** BEGIN TASK DATA **
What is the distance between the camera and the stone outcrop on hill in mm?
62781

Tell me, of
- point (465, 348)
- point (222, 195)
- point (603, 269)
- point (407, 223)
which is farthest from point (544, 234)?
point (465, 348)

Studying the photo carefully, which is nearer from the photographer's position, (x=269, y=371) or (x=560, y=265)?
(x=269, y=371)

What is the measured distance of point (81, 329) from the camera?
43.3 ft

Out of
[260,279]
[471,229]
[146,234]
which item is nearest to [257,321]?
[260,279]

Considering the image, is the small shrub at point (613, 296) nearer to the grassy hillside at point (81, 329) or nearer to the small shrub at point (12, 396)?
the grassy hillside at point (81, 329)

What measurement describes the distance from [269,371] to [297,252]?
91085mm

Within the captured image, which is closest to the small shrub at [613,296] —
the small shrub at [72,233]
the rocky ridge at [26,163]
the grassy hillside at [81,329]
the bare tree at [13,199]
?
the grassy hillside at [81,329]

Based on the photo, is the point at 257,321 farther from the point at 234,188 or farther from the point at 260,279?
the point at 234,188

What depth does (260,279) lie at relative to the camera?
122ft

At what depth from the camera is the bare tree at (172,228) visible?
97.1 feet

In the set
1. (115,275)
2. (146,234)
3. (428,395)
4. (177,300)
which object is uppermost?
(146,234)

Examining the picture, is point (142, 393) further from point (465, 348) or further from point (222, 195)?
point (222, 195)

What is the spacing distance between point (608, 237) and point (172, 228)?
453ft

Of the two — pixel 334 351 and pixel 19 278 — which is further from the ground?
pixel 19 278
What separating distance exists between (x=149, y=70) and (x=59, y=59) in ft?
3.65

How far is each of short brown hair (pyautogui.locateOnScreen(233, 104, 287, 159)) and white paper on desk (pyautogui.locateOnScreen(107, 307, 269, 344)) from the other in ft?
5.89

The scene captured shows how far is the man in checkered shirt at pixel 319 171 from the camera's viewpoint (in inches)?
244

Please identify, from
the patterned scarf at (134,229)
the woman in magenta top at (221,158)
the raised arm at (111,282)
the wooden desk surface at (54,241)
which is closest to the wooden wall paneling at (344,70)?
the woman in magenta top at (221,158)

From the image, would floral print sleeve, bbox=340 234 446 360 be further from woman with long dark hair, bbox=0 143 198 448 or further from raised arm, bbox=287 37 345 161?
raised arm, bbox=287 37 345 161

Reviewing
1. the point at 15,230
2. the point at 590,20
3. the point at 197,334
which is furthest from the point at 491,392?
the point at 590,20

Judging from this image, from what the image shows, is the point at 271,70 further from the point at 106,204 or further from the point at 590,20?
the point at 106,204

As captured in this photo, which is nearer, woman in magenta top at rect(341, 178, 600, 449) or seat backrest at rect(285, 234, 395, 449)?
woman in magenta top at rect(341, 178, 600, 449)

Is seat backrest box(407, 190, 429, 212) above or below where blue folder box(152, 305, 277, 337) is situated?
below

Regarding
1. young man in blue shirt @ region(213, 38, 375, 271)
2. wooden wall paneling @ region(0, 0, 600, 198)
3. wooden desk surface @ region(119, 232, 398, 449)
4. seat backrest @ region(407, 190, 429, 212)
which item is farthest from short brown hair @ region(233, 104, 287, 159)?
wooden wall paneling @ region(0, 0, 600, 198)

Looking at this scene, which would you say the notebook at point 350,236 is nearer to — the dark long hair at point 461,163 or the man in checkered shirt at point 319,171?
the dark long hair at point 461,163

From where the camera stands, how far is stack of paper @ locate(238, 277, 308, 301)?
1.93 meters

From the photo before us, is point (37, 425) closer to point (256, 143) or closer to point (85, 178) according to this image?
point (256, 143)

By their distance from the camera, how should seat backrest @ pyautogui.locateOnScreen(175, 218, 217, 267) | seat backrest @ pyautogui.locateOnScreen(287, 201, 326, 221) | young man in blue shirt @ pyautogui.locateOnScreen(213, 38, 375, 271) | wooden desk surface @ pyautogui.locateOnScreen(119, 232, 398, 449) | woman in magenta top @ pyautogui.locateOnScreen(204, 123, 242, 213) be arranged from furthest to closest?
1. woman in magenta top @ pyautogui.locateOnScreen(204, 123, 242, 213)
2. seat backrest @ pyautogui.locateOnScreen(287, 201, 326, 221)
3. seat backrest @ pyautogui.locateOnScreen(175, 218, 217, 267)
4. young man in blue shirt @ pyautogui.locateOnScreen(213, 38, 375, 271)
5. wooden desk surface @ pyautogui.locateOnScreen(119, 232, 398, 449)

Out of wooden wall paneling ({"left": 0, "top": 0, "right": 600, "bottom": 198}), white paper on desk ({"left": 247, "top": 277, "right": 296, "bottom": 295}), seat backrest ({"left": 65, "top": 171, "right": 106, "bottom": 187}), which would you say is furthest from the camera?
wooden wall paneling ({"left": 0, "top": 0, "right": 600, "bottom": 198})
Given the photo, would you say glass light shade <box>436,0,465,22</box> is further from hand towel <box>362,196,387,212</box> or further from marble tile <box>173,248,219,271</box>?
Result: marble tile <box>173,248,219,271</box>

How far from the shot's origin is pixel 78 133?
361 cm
** END TASK DATA **
[REQUIREMENT]:
Go through the records and print each one exactly.

[CORRECT ANSWER]:
What is the distance between the camera and the stone outcrop on hill in mm?
62781

Tell me, of
- point (465, 348)
- point (222, 195)
- point (603, 269)
- point (407, 223)
which is farthest from point (544, 234)?
point (465, 348)

Studying the photo carefully, which is nearer from the photographer's position, (x=269, y=371) or (x=560, y=265)?
(x=269, y=371)

What is the measured distance of point (81, 329) from the camera?
43.3 ft

Out of
[260,279]
[471,229]
[146,234]
which item is nearest to [257,321]?
[260,279]

Considering the image, is the small shrub at point (613, 296) nearer to the grassy hillside at point (81, 329) or nearer to the small shrub at point (12, 396)?
the grassy hillside at point (81, 329)

What measurement describes the distance from [269,371] to [297,252]?
91085mm

Within the captured image, which is closest to the small shrub at [613,296] —
the small shrub at [72,233]
the rocky ridge at [26,163]
the grassy hillside at [81,329]
the bare tree at [13,199]
?
the grassy hillside at [81,329]

Based on the photo, is the point at 257,321 farther from the point at 234,188 or farther from the point at 260,279?
the point at 234,188

What depth does (260,279) lie at relative to the camera?
122ft

At what depth from the camera is the bare tree at (172,228) visible?
97.1 feet

In the set
1. (115,275)
2. (146,234)
3. (428,395)
4. (177,300)
which object is uppermost?
(146,234)

Examining the picture, is point (142, 393) further from point (465, 348) or further from point (222, 195)?
point (222, 195)

What is the spacing distance between point (608, 237) and point (172, 228)?
453ft

Of the two — pixel 334 351 and pixel 19 278 — which is further from the ground?
pixel 19 278
What separating distance exists between (x=149, y=70) and (x=59, y=59) in ft?
3.65

How far is each of short brown hair (pyautogui.locateOnScreen(233, 104, 287, 159)) and white paper on desk (pyautogui.locateOnScreen(107, 307, 269, 344)) from the other in ft?
5.89

The scene captured shows how far is the man in checkered shirt at pixel 319 171 from the camera's viewpoint (in inches)?
244

Please identify, from
the patterned scarf at (134,229)
the woman in magenta top at (221,158)
the raised arm at (111,282)
the wooden desk surface at (54,241)
which is closest to the wooden wall paneling at (344,70)?
the woman in magenta top at (221,158)

From the image, would floral print sleeve, bbox=340 234 446 360 be further from woman with long dark hair, bbox=0 143 198 448 or further from raised arm, bbox=287 37 345 161?
raised arm, bbox=287 37 345 161

Reviewing
1. the point at 15,230
2. the point at 590,20
3. the point at 197,334
which is furthest from the point at 491,392?
the point at 590,20

Judging from this image, from what the image shows, is the point at 271,70 further from the point at 106,204 or further from the point at 590,20?
the point at 106,204

As captured in this photo, which is nearer, woman in magenta top at rect(341, 178, 600, 449) or seat backrest at rect(285, 234, 395, 449)?
woman in magenta top at rect(341, 178, 600, 449)

Is seat backrest box(407, 190, 429, 212) above or below where blue folder box(152, 305, 277, 337) is situated?
below

Regarding
1. young man in blue shirt @ region(213, 38, 375, 271)
2. wooden wall paneling @ region(0, 0, 600, 198)
3. wooden desk surface @ region(119, 232, 398, 449)
4. seat backrest @ region(407, 190, 429, 212)
which item is farthest from short brown hair @ region(233, 104, 287, 159)?
wooden wall paneling @ region(0, 0, 600, 198)

Looking at this scene, which would you say the notebook at point 350,236 is nearer to — the dark long hair at point 461,163 or the man in checkered shirt at point 319,171?
the dark long hair at point 461,163

From where the camera stands, how far is stack of paper @ locate(238, 277, 308, 301)?
1.93 meters

From the photo before us, is point (37, 425) closer to point (256, 143) or closer to point (85, 178) according to this image?
point (256, 143)

By their distance from the camera, how should seat backrest @ pyautogui.locateOnScreen(175, 218, 217, 267) | seat backrest @ pyautogui.locateOnScreen(287, 201, 326, 221) | young man in blue shirt @ pyautogui.locateOnScreen(213, 38, 375, 271) | wooden desk surface @ pyautogui.locateOnScreen(119, 232, 398, 449) | woman in magenta top @ pyautogui.locateOnScreen(204, 123, 242, 213) be arranged from furthest to closest?
1. woman in magenta top @ pyautogui.locateOnScreen(204, 123, 242, 213)
2. seat backrest @ pyautogui.locateOnScreen(287, 201, 326, 221)
3. seat backrest @ pyautogui.locateOnScreen(175, 218, 217, 267)
4. young man in blue shirt @ pyautogui.locateOnScreen(213, 38, 375, 271)
5. wooden desk surface @ pyautogui.locateOnScreen(119, 232, 398, 449)

Out of wooden wall paneling ({"left": 0, "top": 0, "right": 600, "bottom": 198}), white paper on desk ({"left": 247, "top": 277, "right": 296, "bottom": 295}), seat backrest ({"left": 65, "top": 171, "right": 106, "bottom": 187}), which would you say is furthest from the camera?
wooden wall paneling ({"left": 0, "top": 0, "right": 600, "bottom": 198})
Given the photo, would you say glass light shade <box>436,0,465,22</box> is further from hand towel <box>362,196,387,212</box> or further from marble tile <box>173,248,219,271</box>?
Result: marble tile <box>173,248,219,271</box>

How far from the shot's origin is pixel 78 133?
361 cm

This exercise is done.